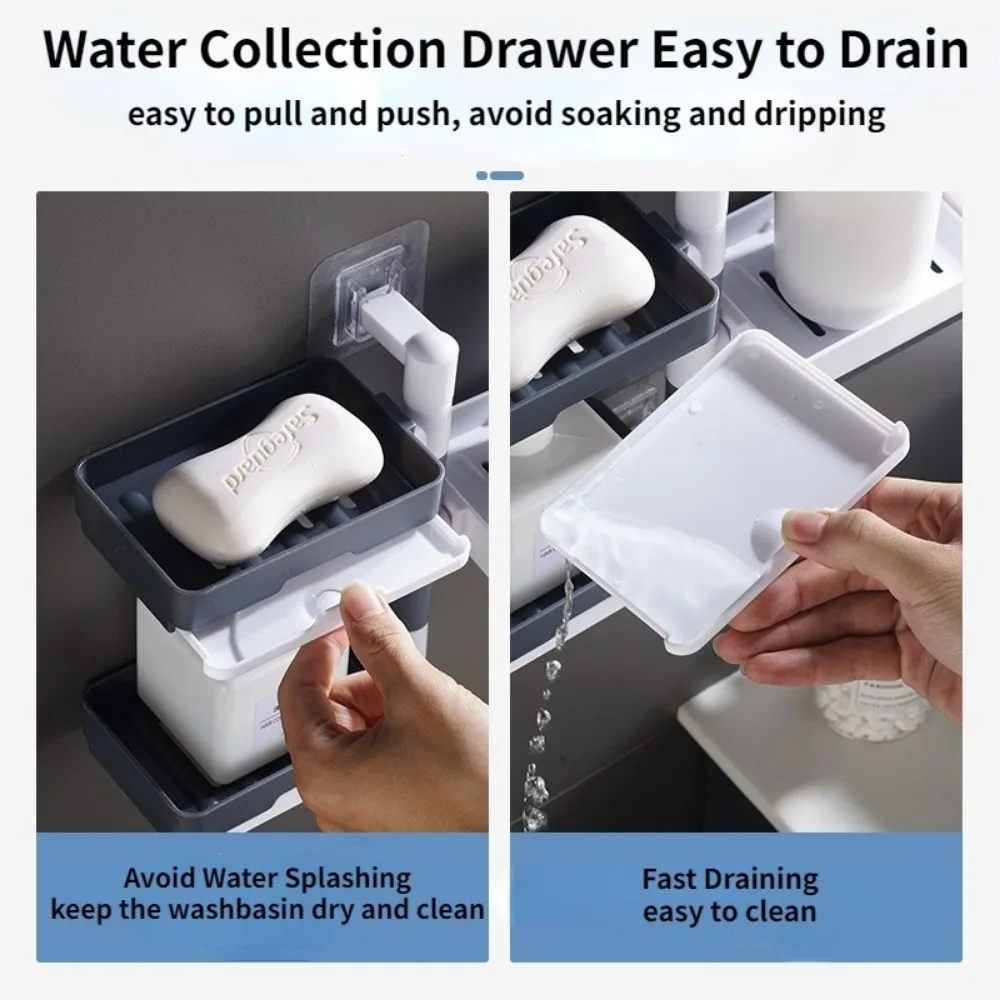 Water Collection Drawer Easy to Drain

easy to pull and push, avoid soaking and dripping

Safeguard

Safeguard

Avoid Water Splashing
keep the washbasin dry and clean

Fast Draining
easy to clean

* * *

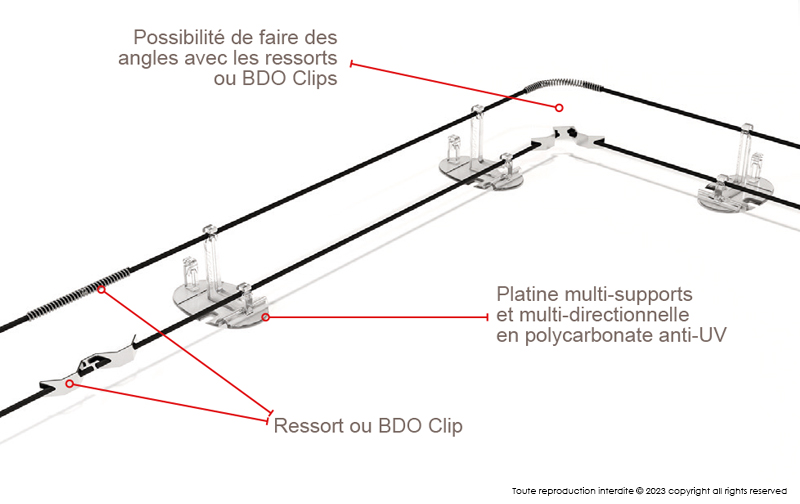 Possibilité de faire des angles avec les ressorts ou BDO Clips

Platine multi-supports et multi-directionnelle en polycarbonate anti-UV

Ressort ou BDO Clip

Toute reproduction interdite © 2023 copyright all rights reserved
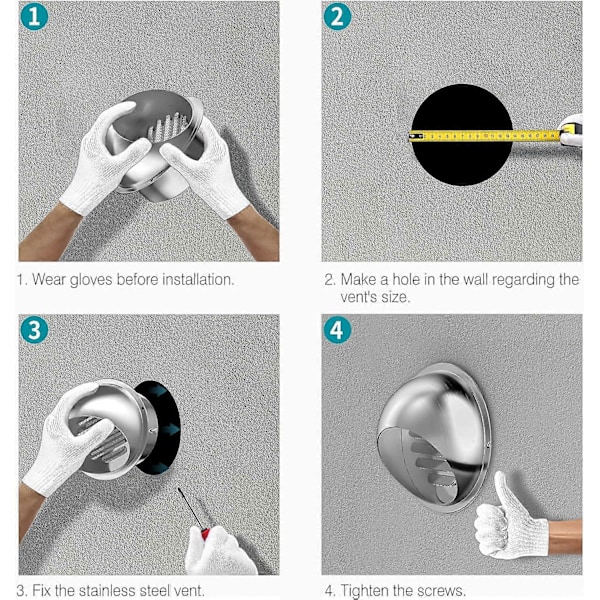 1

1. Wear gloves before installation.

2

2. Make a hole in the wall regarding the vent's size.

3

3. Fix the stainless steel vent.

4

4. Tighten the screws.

---

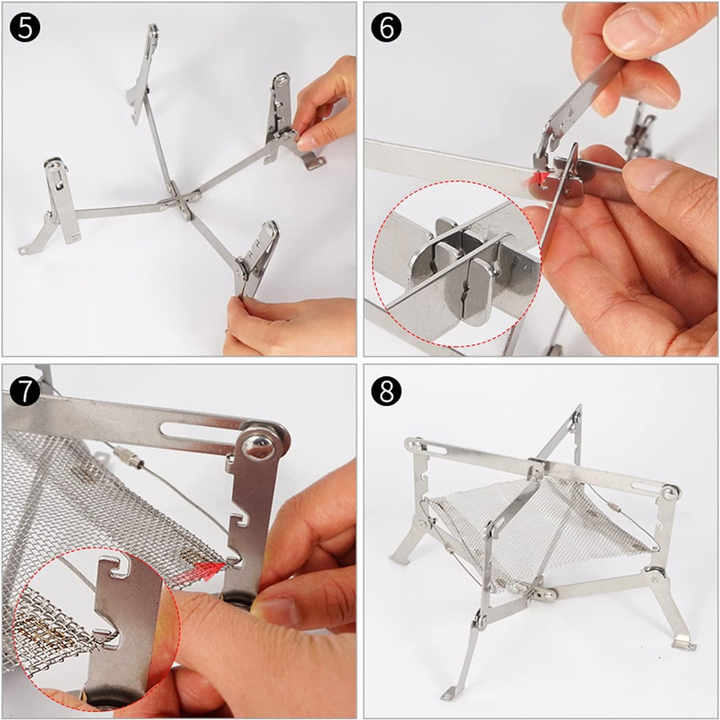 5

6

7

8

§ **Prompt**: Reproduce exactly the lines above that run from the one with "Water Collection Drawer Easy to Drain" to the one with "easy to clean", both included, leaving pictures out.

§ **Answer section**:
 Water Collection Drawer Easy to Drain

easy to pull and push, avoid soaking and dripping

Safeguard

Safeguard

Avoid Water Splashing
keep the washbasin dry and clean

Fast Draining
easy to clean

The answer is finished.